(Crawled caption data)
*** Block opens ***

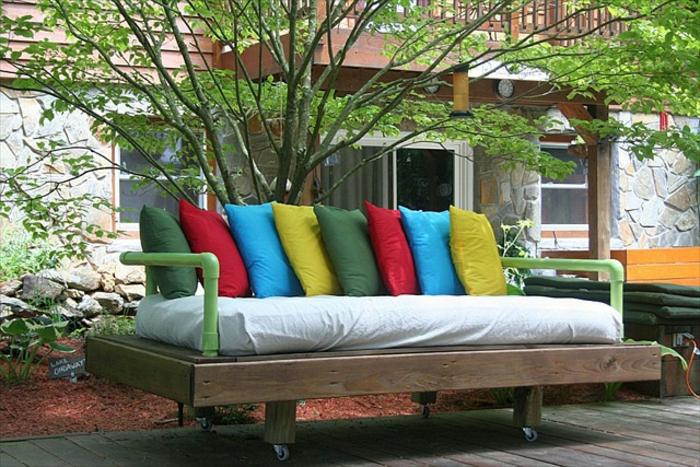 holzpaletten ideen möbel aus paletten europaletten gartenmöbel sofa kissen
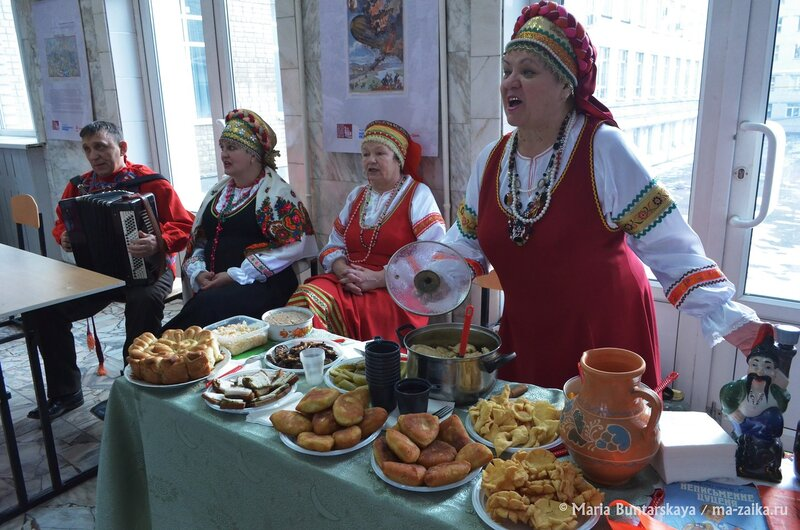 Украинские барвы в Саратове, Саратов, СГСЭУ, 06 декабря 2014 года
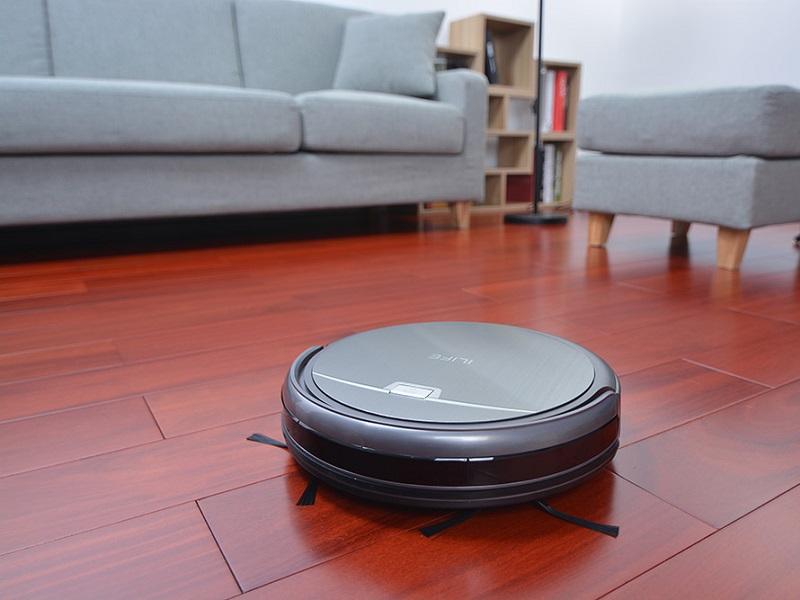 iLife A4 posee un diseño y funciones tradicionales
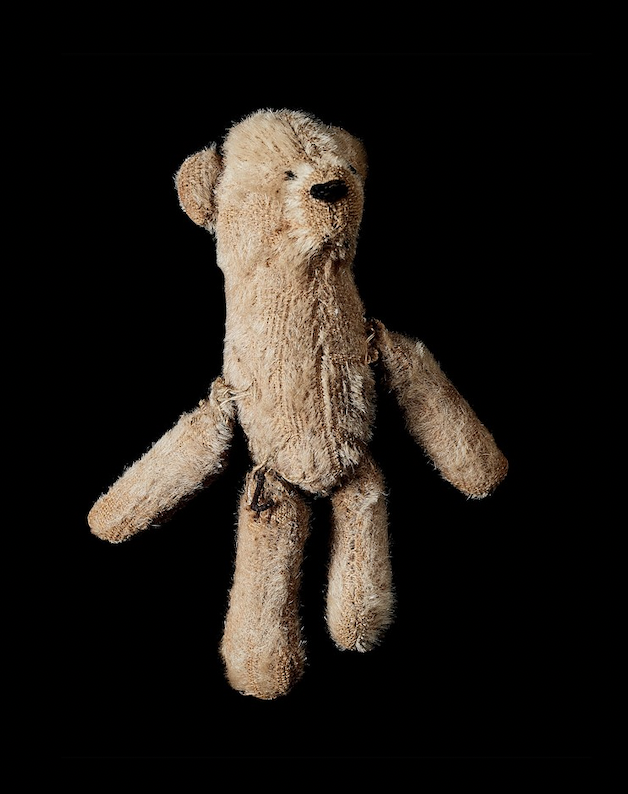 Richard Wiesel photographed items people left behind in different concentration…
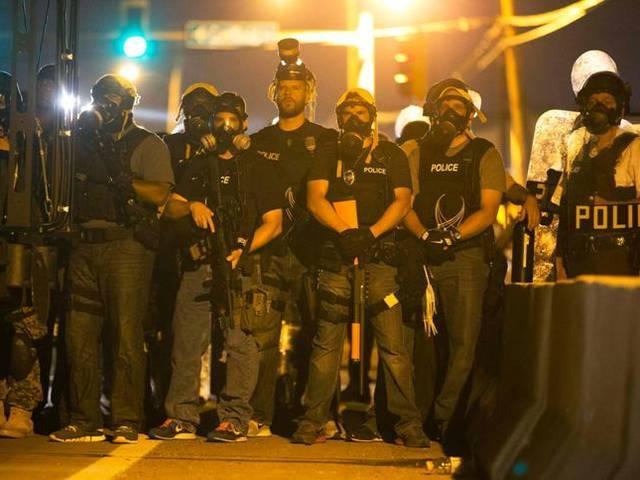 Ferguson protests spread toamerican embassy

*** Block closes ***

# YOUR GOAL
Every entry should be returned exactly as written, minus the pictures.

# TASK RESULT
 holzpaletten ideen möbel aus paletten europaletten gartenmöbel sofa kissen
 Украинские барвы в Саратове, Саратов, СГСЭУ, 06 декабря 2014 года
 iLife A4 posee un diseño y funciones tradicionales
 Richard Wiesel photographed items people left behind in different concentration…
 Ferguson protests spread toamerican embassy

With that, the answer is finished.